Die Zahl der Flüchtlinge steigt dramatisch – auch in Hamburg. Wohnheime müssen errichtet und erweitert, soziale Belange berücksichtigt werden. Parallel hierzu wächst der Widerstand in Teilen der Bevölkerung. Nach einer Ermahnung der Vereinten Nationen an Deutschland, wird es auch in den Elbvororten Zeit nachzudenken über Toleranz, Rassismus im Alltag und Strategien für die nächsten Jahre.

Das Thema kann Hysterie erzeugen – beschränken wir uns daher zunächst auf Zahlen. Unstrittige Zahlen.

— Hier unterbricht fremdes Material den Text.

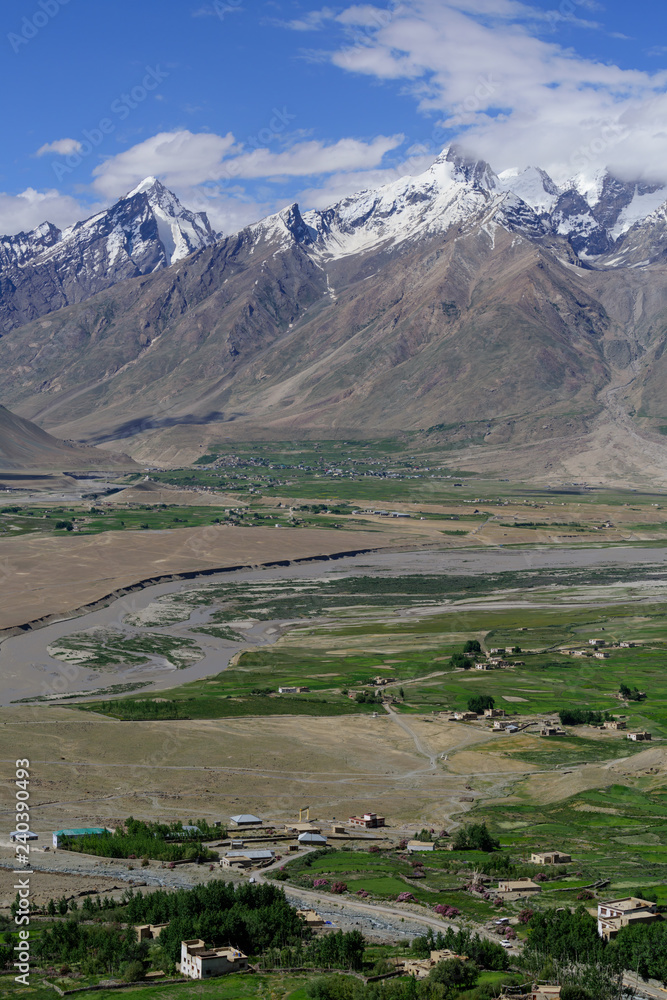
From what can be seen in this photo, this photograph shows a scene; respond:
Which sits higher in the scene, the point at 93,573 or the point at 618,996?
the point at 93,573

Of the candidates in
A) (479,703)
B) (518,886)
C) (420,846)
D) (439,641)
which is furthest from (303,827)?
(439,641)

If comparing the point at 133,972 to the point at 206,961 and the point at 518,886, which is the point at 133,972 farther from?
the point at 518,886

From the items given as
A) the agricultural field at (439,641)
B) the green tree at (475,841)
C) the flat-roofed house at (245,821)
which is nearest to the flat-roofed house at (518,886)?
the green tree at (475,841)

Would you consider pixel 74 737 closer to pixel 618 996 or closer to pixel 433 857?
pixel 433 857

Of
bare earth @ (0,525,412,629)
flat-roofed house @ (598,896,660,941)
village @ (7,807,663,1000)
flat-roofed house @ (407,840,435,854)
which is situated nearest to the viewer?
village @ (7,807,663,1000)

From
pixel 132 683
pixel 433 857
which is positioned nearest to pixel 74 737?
pixel 132 683

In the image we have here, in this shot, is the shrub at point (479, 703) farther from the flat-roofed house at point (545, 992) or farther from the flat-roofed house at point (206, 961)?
the flat-roofed house at point (545, 992)

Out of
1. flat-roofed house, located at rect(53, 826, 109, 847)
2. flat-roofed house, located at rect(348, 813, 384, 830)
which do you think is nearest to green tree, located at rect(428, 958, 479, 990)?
flat-roofed house, located at rect(348, 813, 384, 830)

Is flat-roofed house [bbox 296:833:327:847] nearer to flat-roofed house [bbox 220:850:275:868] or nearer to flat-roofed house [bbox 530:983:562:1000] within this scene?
flat-roofed house [bbox 220:850:275:868]
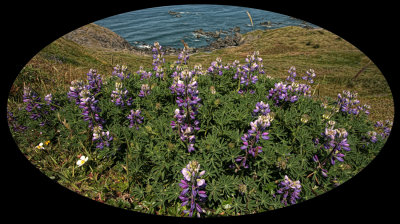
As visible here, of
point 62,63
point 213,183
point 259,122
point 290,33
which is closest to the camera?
point 259,122

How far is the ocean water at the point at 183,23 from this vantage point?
22.7 ft

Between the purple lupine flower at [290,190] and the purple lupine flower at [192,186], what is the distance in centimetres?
112

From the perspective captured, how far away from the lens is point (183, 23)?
7734 mm

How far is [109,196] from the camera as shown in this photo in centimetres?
322

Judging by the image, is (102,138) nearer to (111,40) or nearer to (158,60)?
(158,60)

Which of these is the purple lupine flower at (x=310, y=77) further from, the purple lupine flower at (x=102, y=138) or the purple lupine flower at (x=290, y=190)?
Answer: the purple lupine flower at (x=102, y=138)

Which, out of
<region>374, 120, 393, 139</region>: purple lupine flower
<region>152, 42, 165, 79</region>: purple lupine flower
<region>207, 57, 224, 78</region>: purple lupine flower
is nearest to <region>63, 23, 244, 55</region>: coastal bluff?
<region>152, 42, 165, 79</region>: purple lupine flower

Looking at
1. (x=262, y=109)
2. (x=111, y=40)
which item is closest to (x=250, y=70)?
(x=262, y=109)

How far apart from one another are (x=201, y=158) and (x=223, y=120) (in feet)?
2.69

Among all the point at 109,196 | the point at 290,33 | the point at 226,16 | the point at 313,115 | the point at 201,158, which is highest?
the point at 226,16

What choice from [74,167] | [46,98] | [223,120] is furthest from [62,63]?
[223,120]

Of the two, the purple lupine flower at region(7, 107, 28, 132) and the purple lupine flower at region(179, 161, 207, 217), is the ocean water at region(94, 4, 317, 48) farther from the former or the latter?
the purple lupine flower at region(179, 161, 207, 217)

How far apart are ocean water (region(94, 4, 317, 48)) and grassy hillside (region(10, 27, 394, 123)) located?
0.39m

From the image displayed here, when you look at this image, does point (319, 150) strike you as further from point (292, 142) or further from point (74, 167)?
point (74, 167)
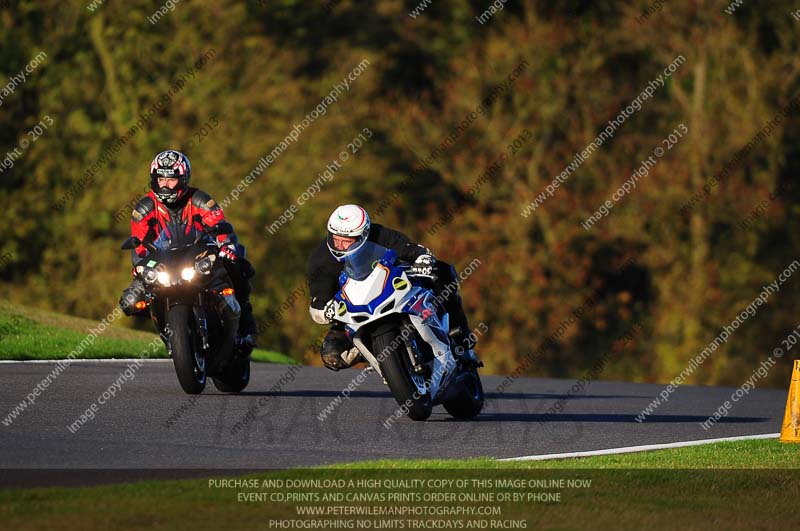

Sprechen wir in Hamburg über Flüchtlinge, dann geht es um 6.000 bis 7.000 Menschen pro Jahr, die vornehmlich aus Syrien kommen, aus der Balkanregion, Somalia, Russland und dem Irak. 2009 waren es nur 1.378 Menschen, was die enormen Steigerungsraten verdeutlicht. Hamburg nimmt pro Jahr 2,5 Prozent aller Menschen auf, die in ganz Deutschland als Asylsuchende gemeldet werden. Bleibt die Lage in den Herkunftsländern der Flüchtlinge desolat – und nichts deutet auf das Gegenteil hin –, dann erwächst hieraus eine Verantwortung für eine weit größere Zahl von Menschen.

Dementsprechend muss die Stadt reagieren. Im Bezirk Altona existieren derzeit Plätze für 2.960 Menschen. Die größten Standorte sind Sieversstücken in Sülldorf mit 300 Plätzen sowie die Wohnanlagen August-Kirch-Straße (288 Plätze), Kroonhorst (267) und Sibeliusstraße (232). Insgesamt acht Standorte beziehungsweise Erweiterungen bestehender Einrichtungen sind im Bezirk unmittelbar geplant. So wird die Wohnanlage Sieversstücken II noch 2015 weitere 288 Plätze für Flüchtlinge bieten.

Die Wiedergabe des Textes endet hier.